Sedangkan Nasdem seolah tersisih dari pemerintahan lantaran yang pertama kali mengusung Anies. Sosok mantan gubernur DKI Jakarta itu kerap kali dianggap sebagai antitesis Jokowi.
PDI-P pun mulanya nampak enggan bekerja sama dengan Partai Demokrat menjelang Pemilu dan Pilpres. Apalagi setelah Demokrat berhimpun dengan Nasdem dan PKS di KPP.
Akan tetapi, kini situasi itu berbalik. PDI-P mulai main mata dengan Demokrat.
Puan bahkan dilaporkan bakal bertemu dengan AHY buat menjajaki peluang kerja sama politik itu.

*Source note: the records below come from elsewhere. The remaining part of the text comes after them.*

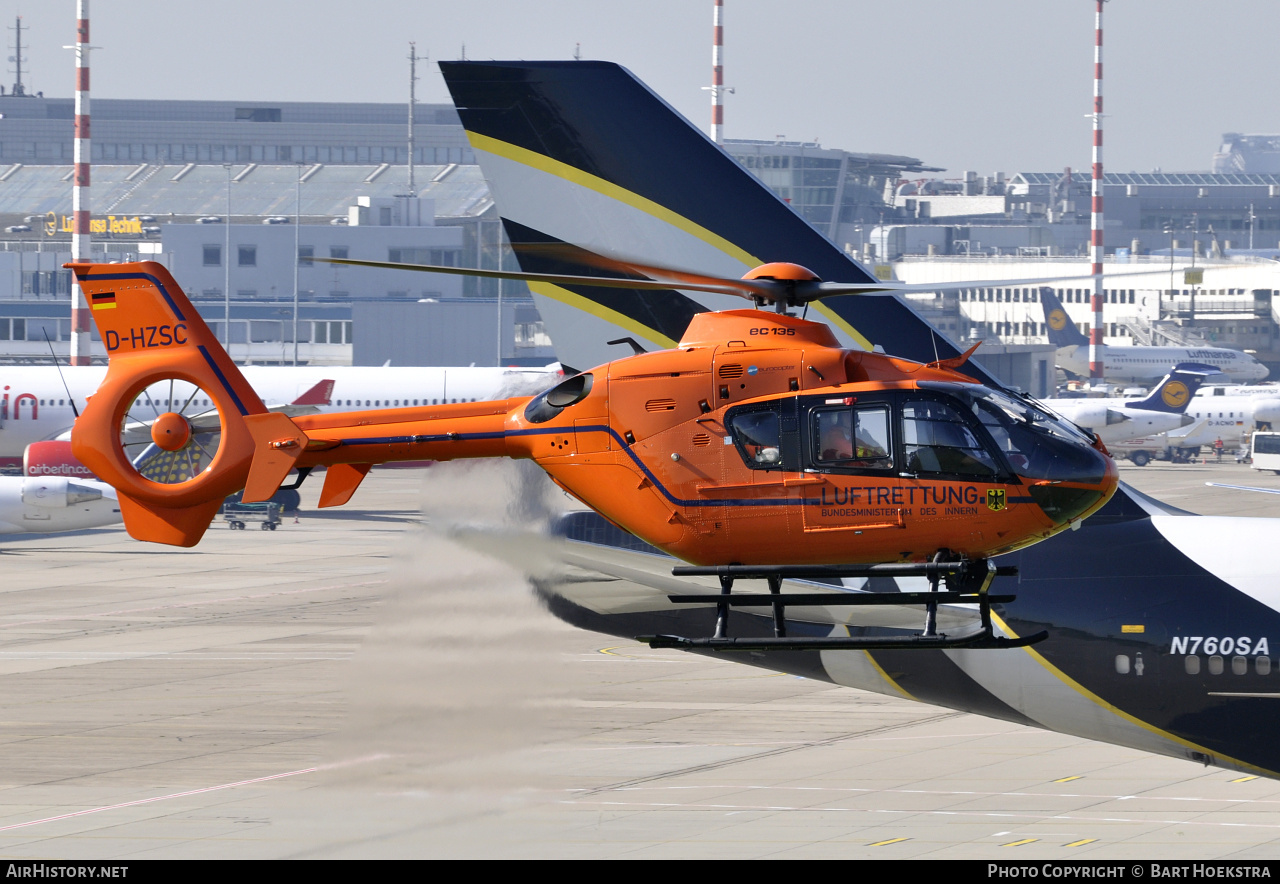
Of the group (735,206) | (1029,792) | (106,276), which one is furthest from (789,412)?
(1029,792)

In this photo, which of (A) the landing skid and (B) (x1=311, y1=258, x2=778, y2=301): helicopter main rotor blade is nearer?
(B) (x1=311, y1=258, x2=778, y2=301): helicopter main rotor blade

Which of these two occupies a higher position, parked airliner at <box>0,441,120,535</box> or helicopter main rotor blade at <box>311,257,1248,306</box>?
helicopter main rotor blade at <box>311,257,1248,306</box>

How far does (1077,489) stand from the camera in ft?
58.9

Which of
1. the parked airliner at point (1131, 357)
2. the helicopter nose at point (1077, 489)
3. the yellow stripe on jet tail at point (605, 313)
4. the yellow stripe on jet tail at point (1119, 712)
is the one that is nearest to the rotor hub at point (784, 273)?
the helicopter nose at point (1077, 489)

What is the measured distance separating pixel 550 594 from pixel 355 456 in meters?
5.67

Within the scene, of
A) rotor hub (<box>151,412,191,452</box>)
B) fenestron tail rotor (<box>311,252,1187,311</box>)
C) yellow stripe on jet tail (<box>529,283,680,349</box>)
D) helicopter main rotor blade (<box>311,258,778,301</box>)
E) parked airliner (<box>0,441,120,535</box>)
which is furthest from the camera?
parked airliner (<box>0,441,120,535</box>)

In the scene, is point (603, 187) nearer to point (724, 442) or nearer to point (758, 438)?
point (724, 442)

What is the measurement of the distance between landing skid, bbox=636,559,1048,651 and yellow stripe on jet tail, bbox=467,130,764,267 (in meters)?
7.04

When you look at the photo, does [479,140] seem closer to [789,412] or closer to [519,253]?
[519,253]

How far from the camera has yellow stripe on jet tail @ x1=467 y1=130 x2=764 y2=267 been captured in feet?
77.8

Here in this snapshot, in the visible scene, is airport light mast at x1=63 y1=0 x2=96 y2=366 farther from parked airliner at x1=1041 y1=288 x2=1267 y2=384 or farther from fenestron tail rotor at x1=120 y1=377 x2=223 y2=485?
parked airliner at x1=1041 y1=288 x2=1267 y2=384

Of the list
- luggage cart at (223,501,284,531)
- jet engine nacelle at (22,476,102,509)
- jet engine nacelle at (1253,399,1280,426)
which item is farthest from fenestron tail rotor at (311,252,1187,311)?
jet engine nacelle at (1253,399,1280,426)

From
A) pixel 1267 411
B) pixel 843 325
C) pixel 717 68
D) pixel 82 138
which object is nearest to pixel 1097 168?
pixel 1267 411

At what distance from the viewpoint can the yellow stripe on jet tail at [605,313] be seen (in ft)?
78.3
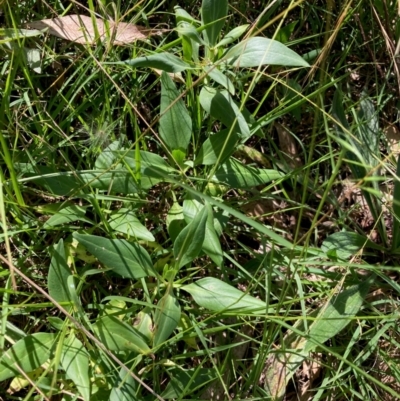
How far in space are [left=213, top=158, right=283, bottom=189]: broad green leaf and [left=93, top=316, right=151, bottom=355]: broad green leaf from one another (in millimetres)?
408

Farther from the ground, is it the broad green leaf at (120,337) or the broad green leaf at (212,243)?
the broad green leaf at (212,243)

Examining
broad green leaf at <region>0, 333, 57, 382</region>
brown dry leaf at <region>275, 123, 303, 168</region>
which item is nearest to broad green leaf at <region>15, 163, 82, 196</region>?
broad green leaf at <region>0, 333, 57, 382</region>

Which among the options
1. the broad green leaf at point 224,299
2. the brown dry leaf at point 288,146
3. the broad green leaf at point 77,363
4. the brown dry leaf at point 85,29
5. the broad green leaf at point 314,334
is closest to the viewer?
the broad green leaf at point 77,363

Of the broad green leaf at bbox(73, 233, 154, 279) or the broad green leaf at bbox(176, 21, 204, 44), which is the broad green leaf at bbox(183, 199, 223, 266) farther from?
the broad green leaf at bbox(176, 21, 204, 44)

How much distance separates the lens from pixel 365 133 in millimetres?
1567

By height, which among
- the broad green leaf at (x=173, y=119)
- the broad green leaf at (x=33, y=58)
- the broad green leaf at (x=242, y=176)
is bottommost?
the broad green leaf at (x=242, y=176)

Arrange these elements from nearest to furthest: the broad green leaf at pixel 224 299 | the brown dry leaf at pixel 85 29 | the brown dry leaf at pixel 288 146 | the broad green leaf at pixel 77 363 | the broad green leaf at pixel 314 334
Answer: the broad green leaf at pixel 77 363
the broad green leaf at pixel 224 299
the broad green leaf at pixel 314 334
the brown dry leaf at pixel 85 29
the brown dry leaf at pixel 288 146

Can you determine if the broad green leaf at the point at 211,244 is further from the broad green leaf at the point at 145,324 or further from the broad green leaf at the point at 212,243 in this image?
the broad green leaf at the point at 145,324

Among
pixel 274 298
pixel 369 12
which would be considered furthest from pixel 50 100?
pixel 369 12

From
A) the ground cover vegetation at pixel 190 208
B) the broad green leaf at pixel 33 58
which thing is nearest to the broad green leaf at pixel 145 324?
the ground cover vegetation at pixel 190 208

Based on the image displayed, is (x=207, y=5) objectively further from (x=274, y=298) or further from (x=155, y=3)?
(x=274, y=298)

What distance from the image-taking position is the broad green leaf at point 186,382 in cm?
133

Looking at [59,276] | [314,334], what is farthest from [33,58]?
[314,334]

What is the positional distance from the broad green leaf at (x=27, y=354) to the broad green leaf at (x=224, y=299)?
1.07ft
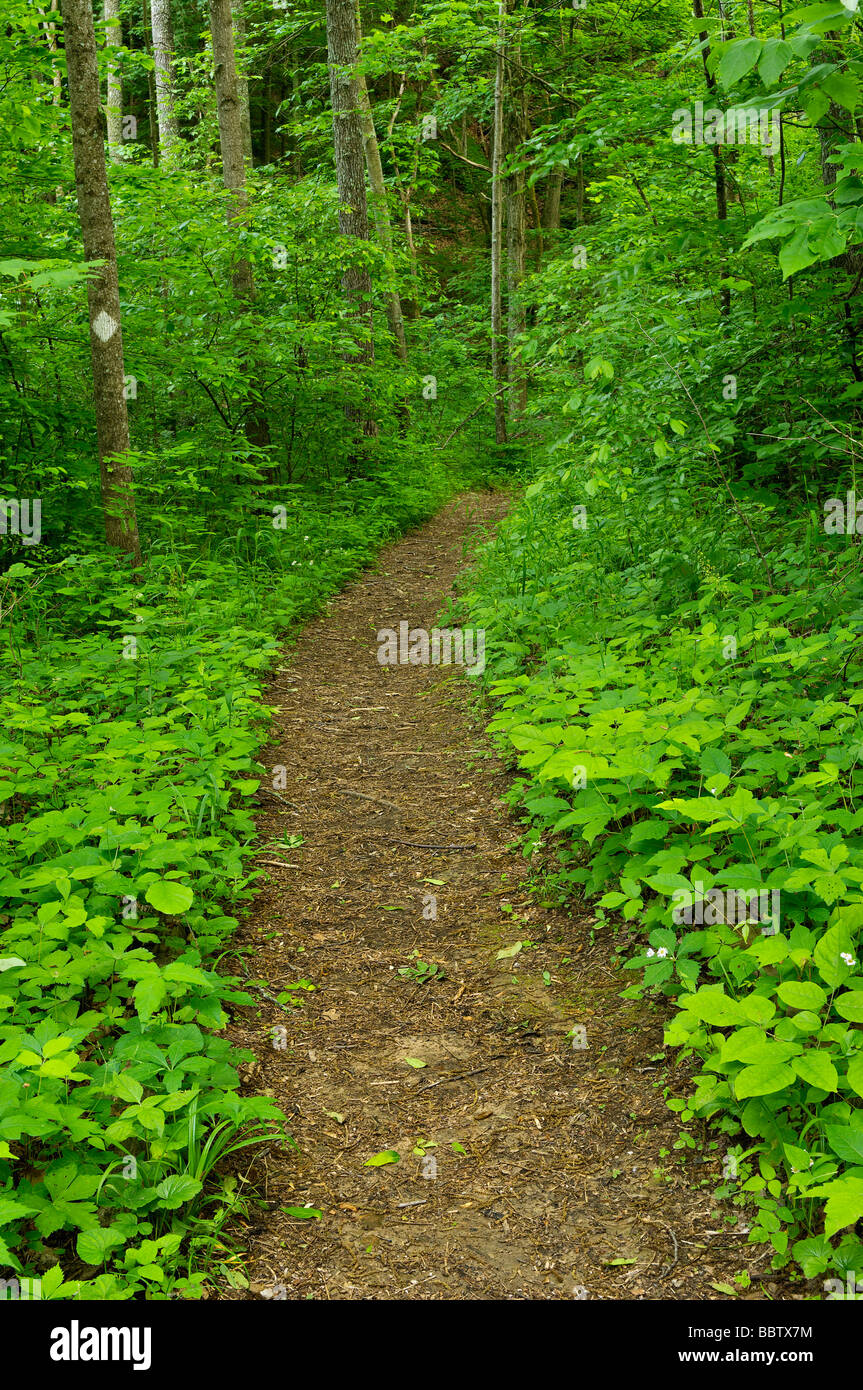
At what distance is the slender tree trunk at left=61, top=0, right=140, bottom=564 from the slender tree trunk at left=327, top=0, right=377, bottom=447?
17.9 feet

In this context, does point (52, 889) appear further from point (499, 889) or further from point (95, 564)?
point (95, 564)

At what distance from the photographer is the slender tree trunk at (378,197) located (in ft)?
41.4

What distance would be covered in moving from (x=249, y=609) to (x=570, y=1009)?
5091mm

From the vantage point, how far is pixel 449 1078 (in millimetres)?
3301

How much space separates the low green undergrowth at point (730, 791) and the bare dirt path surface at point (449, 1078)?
0.24 metres

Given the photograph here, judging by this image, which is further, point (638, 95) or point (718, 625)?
point (638, 95)

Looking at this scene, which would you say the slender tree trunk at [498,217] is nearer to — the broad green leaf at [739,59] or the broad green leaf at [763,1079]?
the broad green leaf at [739,59]

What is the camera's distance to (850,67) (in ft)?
8.35

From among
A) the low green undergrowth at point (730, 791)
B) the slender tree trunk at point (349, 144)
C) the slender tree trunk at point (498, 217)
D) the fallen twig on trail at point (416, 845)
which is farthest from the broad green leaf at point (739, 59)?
the slender tree trunk at point (498, 217)

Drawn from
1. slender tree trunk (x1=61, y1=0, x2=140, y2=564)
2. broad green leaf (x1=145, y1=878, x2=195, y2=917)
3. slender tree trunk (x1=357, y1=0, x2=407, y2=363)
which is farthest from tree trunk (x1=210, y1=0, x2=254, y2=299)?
broad green leaf (x1=145, y1=878, x2=195, y2=917)

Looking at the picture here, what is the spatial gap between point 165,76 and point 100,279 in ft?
36.4

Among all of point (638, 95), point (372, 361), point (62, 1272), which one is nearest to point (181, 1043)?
point (62, 1272)

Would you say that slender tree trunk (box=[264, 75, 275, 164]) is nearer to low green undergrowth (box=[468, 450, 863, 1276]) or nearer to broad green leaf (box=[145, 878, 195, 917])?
low green undergrowth (box=[468, 450, 863, 1276])

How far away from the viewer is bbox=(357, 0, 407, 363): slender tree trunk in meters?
12.6
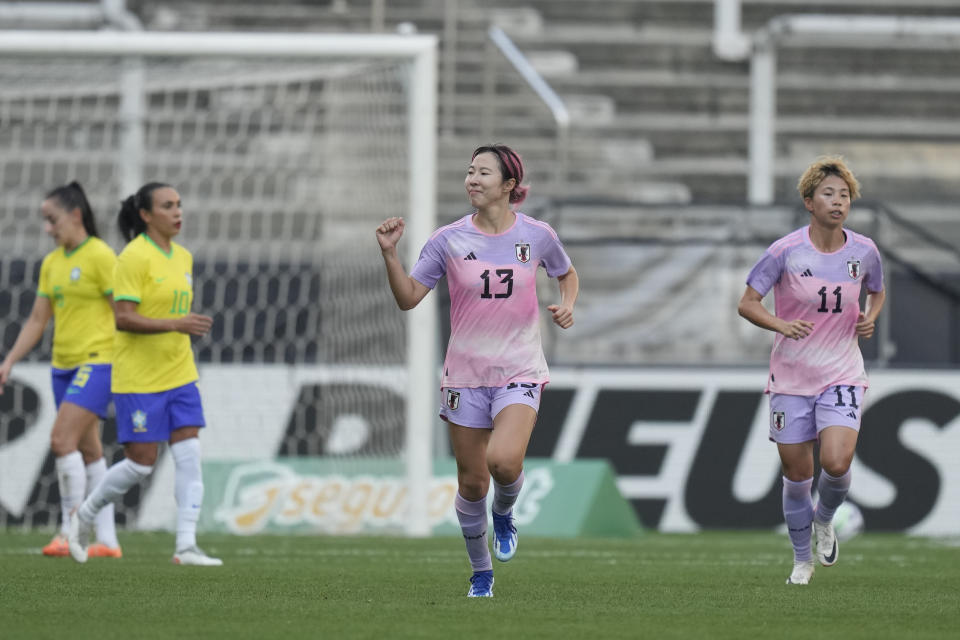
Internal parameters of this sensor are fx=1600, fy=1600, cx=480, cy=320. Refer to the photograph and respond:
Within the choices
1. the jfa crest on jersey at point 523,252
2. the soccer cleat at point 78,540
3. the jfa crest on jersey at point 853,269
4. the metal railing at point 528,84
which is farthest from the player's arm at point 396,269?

“Nanti Mbak Puan akan bertemu dengan Mas AHY untuk melakukan dialog. Apalagi, untuk kepentingan rakyat, bangsa, dan negara itu merupakan hal yang positif,” kata Hasto saat ditemui awak media di Pelabuhan Tanjung Priok, Jakarta Utara, Sabtu (10/6/2023).
Sejurus dengan itu, sekjen kedua partai pun telah saling bertemu di kawasan Blok M, Jakarta Selatan, Minggu (11/6/2023).
Sekjen Partai Demokrat Teuku Riefky Harsya mengungkap, pertemuan dengan Hasto berlangsung hangat.
Kedua parpol sejauh ini masih menghormati pilihan politik masing-masing dalam Pilpres 2024.
“Walaupun kami sangat antusias membicarakan rencana pertemuan Mbak Puan dan Mas AHY, namun kami tetap menjaga etika politik dan saling menghormati posisi saat ini,” kata Riefky dalam keterangan tertulis.